Arts Listings

Altarena Playhouse Stages ‘Bat Boy’ in Alameda

By Ken Bullock Special to the Planet
Thursday October 02, 2008 - 09:49:00 AM

“In a cave many miles to the south/Lived a boy with fangs in his mouth ...” Teenage spelunkers bring back a bundle with pointed ears after caving near their hometown of Hope Falls, West Virginia. And the local citizenry is up in arms—and song—over the advent of Bat Boy in their fold, where the slaughterhouse is empty because the cattle are scrawny and moribund, and the social event of the year is the revival meeting. 

Bat Boy: The Musical opens with a preposterous set-up, and, as one of the local rednecks might have said, just gets preposterouser. It’s a raucous, goofy, off-kilter dysfunctional family entertainment, staged with elan by Alameda’s Altarena Playhouse, and running through Hallowe’en, closing on All Saints Day. 

And from moment to moment, it’s a free-floating burlesque of other musicals, a kind of cracker My Fair Lady (or Dr. Doolittle), as Edgar the Bat Boy (remarkable Alex Rodriguez, a singing Lon Chaney) goes from feral to unxious, thanks to the seemingly inexplicable mother love which Meredith (trouper Lisa-Marie Newton)—wife to the town vet, Doc Parker (Paul Plain, co-director and, as actor, embued with a little bit of Harvey Korman/Tim Conway over-the-top stuff)—lavishes on the squeaking foundling, till a set of BBC language tapes has him pouring tea and acting all pukah.  

From Bat Boy’s first melodic ululations, swinging in his cage, to production numbers featuring the batty boy in top hat, with cane, accompanied by the entire cast of 14 (and the stalwart quartet in the flies, guitar, bass and drums led by Sierra Dee on keyboards), the songs wash over the fast-moving, brilliantly paced show, with titles like “Hey Freak,” “Christian Charity,” “Let Me Walk Among You” and “Apology to a Cow” (when Bat Boy gets the thirst, excusing himself to a cowhead like the horse’s in The Godfather). The timing is so much on the money that the otherwise diverting—and ghastly funny—surprise, sung exposition of the boy’s Gothic family romance (with a tango) and nativity near the end only slows down the slick proceedings a little. 

The cast, with Angelo Benedetto and Plain’s direction, participate equally in its effectiveness.

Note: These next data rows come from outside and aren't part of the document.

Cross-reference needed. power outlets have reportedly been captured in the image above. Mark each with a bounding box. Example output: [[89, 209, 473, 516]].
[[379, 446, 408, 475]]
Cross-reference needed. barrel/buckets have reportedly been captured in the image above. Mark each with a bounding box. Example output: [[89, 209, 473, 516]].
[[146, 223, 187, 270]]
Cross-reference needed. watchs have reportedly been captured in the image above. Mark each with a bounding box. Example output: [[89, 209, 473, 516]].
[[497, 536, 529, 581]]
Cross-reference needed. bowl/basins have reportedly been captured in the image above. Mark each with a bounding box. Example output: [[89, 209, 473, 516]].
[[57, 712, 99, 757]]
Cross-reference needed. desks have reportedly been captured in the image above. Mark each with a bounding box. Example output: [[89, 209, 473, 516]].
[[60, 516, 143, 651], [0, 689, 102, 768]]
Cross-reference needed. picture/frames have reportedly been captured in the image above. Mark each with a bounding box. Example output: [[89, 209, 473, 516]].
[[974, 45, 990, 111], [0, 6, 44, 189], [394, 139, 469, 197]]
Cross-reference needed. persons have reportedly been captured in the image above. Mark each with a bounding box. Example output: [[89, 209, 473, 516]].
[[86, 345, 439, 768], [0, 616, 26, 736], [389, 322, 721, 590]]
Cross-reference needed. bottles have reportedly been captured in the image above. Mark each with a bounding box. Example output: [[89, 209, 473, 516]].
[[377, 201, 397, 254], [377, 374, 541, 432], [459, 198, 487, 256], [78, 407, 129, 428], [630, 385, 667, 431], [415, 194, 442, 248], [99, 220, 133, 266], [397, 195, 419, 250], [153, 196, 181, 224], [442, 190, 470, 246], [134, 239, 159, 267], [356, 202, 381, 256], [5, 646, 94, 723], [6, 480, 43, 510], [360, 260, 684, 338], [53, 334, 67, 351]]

To single out a few, Ron Dritz is a splendid, deadpan sheriff and Jonathan Reisfield does screwy triple duty as a townsman, faith healer Rev. Billy Hightower laying hands on the penitent Bat Boy, and trailer trash Mrs. Taylor, shrieking over her brood, in curlers with a cigarette stuck in the lipstick amid stubble. 

Katie Behnke, a Miramonte High senior from Orinda, handles teenage love interest Shelly with both energy and poise. 

It’s a compound of a diverse range of guilty pleasures, contemporary successor to that old American stage mode, the parody melodrama that morphed into horror with Dracula. From a crazed vet putting locals down with the hypo he’s always brandishing, to blessings bestowed on teenage love by the Great God Pan, Bat Boy’s fun is in part the delicious sense it’s all going to end badly. An anthem to Otherness, to small town mania and the strangest of family values, “Know your Bat Boy,/Love your Bat Boy.” 

BAT BOY: THE MUSICAL 

8 p.m. Fridays and Saturdays and 2 p.m. Sundays through Nov. 1. Altarena Playhouse, 1409 High St., Alameda. $17-$20.